Good Friday
These words are at the heart of one of British culture’s most central works, the “Messiah”, written some 300 years ago by the German composer Handel. Radio 4’s Today programme featured a piece on the “Messiah” this morning, which took me back to times I’ve heard it, and even sung parts in a choir myself. Although I’m not a Christian, by either birth or choice, I was deeply moved by these words today, on Good Friday, the traditional day of Christ’s crucifixion. I encourage you to take a few minutes to listen to it yourself.
Every religion has its particular quality, its gift to the world and, whatever else it has done for good or ill, Christianity is about this moment: Christ on the cross, God suffering.
We have all felt “despised, rejected of men”. We could all speak of ourselves as a man, or woman, or sorrows. We are all, very much, acquainted with grief. In that hour of despair, fear and grief, we feel ourselves to be not only suffering, but also utterly alone, friendless, hated, despised. Whatever it is that we hold sacred and precious, we are in that moment so estranged from it, so vile and abject, that it would be accurate to say, this is hell.
Here, in beautiful and heartbreaking music, we learn that Jesus Christ, the incarnation of the divine on earth, suffered just as we do. He cried out on the cross to God, “why have you forsaken me?”

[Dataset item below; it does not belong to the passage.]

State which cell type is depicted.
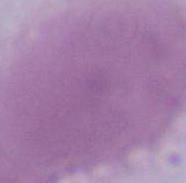
An erythrocyte.

Captured at 1000x magnification. Photomicrograph.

This is the essential point of this myth: He was not pretending to suffer, and nor do we.
The truth is that, in the words of the novelist Saul Bellow, “there is a darkness”. And that’s why Christ is important – if he is – not as an image of cosy kindness, but of utter lostness, rejection, abandonment. Only if God’s grace can encompass the very worst, can we – or should we – believe in it. No healing, or salvation, that bypasses the depths of the pit of shame is worth consideration.
All that is left to us in the deepest terror is, perhaps, beauty. And that is why a piece of music such as this is necessary. It offers a consolation – the only genuine consolation that there can be – that when we come to the worst, we are not alone.